● OBIETTIVO DELL'ESERCIZIO
Puoi stampare, senza alcuna modifica, la parte del brano sul lavoro e la finanza che comincia con “Il lavoro è” e prosegue fino a “salvaguardia del lavoro.”?

Il lavoro è sì un diritto, ma per sua natura è condizionato dalla politica che dovrebbe porlo al centro. Invece l’Europa e gli Stati hanno privilegiato la dittatura della Finanza e dei mercati e lasciato indietro le politiche a salvaguardia del lavoro.
Joseph Stieglitz ci ricorda: “se i mercati avessero mantenuto le promesse di migliorare il tenore di vita, tutti i peccati delle imprese, tutte le apparenti ingiustizie sociali, i danni all’ambiente in cui viviamo o lo sfruttamento dei poveri avrebbero potuto essere perdonati. Il capitalismo non riesce a fare ciò che ha promesso e fa cose che non aveva promesso crea diseguaglianza, inquinamento, disoccupazione ed il degrado dei valori al punto che si può accettare tutto e nessuno è responsabile” (Il prezzo della diseguaglianza).
In un recente scritto che prende questa scia, Gianluigi Paragone ha sottolineato: ”il danno maggiore, il rigorismo lo ha fatto distruggendo quell’economia reale che ci ha resi unici nel mondo, nonostante la corruzione, la mafia e tutto il peggio che ci sta appiccicato addosso. Già, perché noi nonostante tutto eravamo dei campioni. Campioni mondiali di risparmio privato; campioni di modelli d’impresa (il modello delle piccolissime, delle piccole e delle medie imprese, dei distretti e dell’artigianato è studiato studiato nelle università estere); campioni persino di un modello di Stato sociale che qualcuno definiva “mediterraneo” per metterlo in relazione con quello scandinavo. Ora? Ora ci hanno obbligati a vivere in un mondo che non è nostro, un mondo fintamente moderno dove l’economia gira sul debito, sulla carta e sull’inganno di meccanismi finanziari. Il dramma è che questo sistema è entrato nelle viscere dello Stato, è entrato come un virus nella Costituzione pure laddove lo Stato dovrebbe avere il primato assoluto. Questo virus neoliberista è entrato nello Stato sociale, proiettando così l’antico welfare state in un nuovo e pericoloso modello di welfare, il welfare bank” (da GANGBANK, di Gianluigi Paragone).

● DATI DI PARTENZA

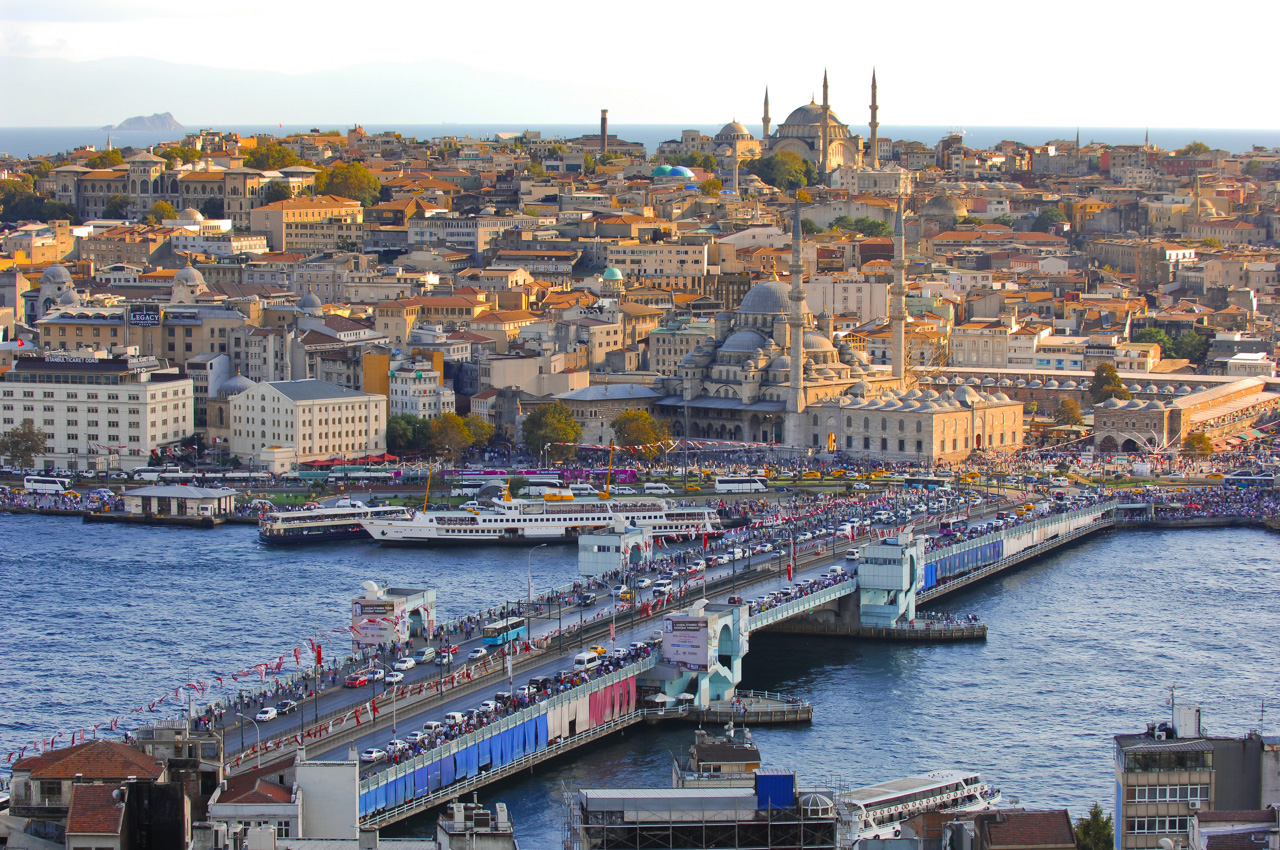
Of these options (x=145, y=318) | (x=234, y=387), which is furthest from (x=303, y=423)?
(x=145, y=318)

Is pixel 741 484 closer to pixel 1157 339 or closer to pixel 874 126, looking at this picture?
pixel 1157 339

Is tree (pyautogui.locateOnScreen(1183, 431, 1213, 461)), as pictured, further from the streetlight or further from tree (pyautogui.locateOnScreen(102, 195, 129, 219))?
tree (pyautogui.locateOnScreen(102, 195, 129, 219))

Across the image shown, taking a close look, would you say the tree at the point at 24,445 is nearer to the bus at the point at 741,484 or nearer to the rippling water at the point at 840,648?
the rippling water at the point at 840,648

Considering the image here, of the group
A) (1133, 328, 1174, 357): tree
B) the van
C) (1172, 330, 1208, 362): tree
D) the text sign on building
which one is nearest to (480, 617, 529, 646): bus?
the van

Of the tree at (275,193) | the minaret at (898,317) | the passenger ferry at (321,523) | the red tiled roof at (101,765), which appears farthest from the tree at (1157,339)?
the red tiled roof at (101,765)

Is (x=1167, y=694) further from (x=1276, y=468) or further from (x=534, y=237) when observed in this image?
(x=534, y=237)

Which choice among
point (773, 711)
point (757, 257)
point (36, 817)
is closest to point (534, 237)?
point (757, 257)
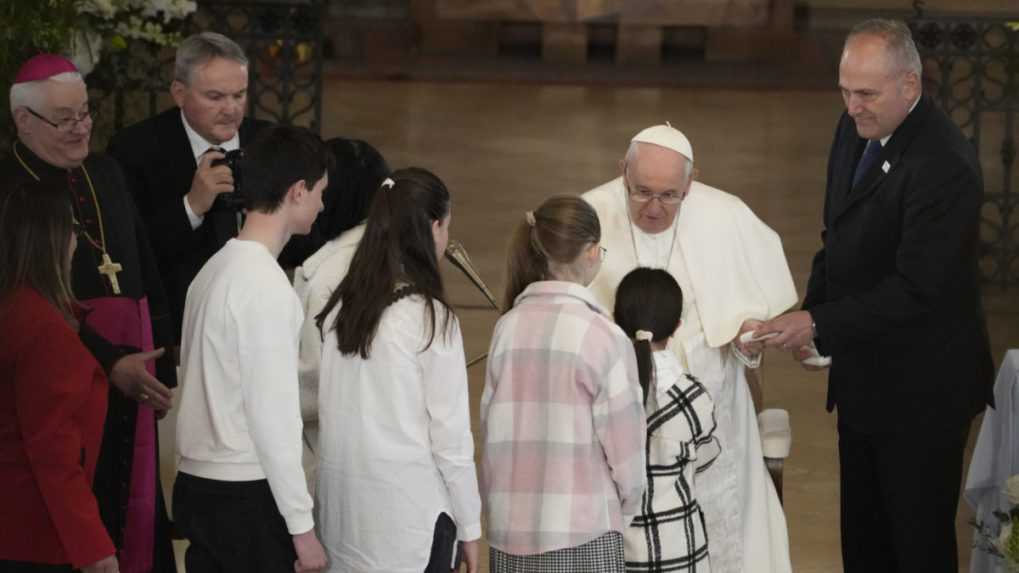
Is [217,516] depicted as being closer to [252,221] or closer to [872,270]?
[252,221]

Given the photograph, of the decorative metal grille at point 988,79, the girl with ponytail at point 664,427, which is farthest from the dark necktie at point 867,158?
the decorative metal grille at point 988,79

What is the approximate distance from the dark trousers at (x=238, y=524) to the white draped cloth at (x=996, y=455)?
2215 mm

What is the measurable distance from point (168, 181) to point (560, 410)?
1.74 meters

● ESERCIZIO SVOLTO
Il lavoro è sì un diritto, ma per sua natura è condizionato dalla politica che dovrebbe porlo al centro. Invece l’Europa e gli Stati hanno privilegiato la dittatura della Finanza e dei mercati e lasciato indietro le politiche a salvaguardia del lavoro.